Task to complete >> Repeat the lines of the records word for word, beginning with the line containing "At what distance" and continuing through the line containing "7869 inches".

Material shown >>

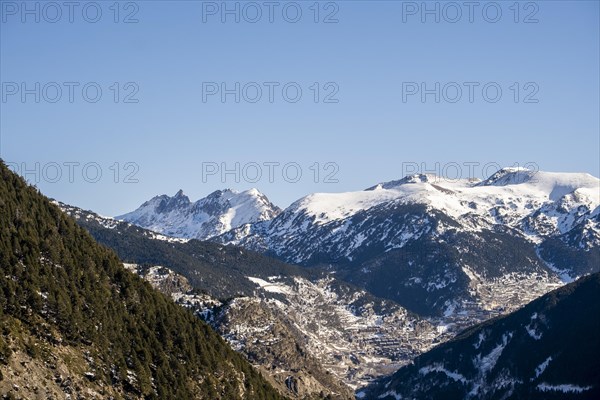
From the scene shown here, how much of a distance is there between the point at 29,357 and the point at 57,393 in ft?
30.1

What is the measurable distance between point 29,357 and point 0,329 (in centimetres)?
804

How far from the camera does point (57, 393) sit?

...

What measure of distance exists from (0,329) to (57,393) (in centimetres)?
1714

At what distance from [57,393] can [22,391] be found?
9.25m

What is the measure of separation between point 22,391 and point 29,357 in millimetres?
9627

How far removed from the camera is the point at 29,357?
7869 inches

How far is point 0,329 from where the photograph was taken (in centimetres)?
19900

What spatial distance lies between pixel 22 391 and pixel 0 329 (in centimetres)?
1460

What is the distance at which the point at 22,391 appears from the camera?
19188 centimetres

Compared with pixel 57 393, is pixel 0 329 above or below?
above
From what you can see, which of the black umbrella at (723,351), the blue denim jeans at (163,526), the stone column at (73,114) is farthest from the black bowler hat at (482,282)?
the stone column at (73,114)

...

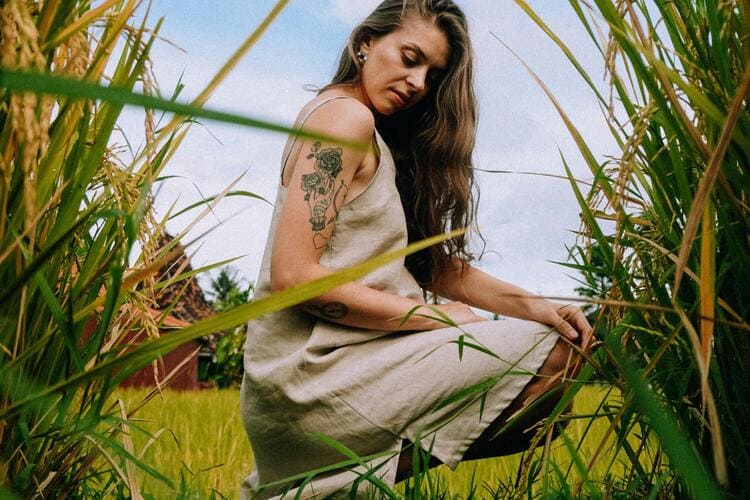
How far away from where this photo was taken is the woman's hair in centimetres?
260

Answer to this task >>
At what distance from [57,393] can [22,391] be found?
9.25m

What is the measure of separation between point 22,391 and point 29,357 in millimetres?
9627

How far removed from the camera is the point at 29,357?
7869 inches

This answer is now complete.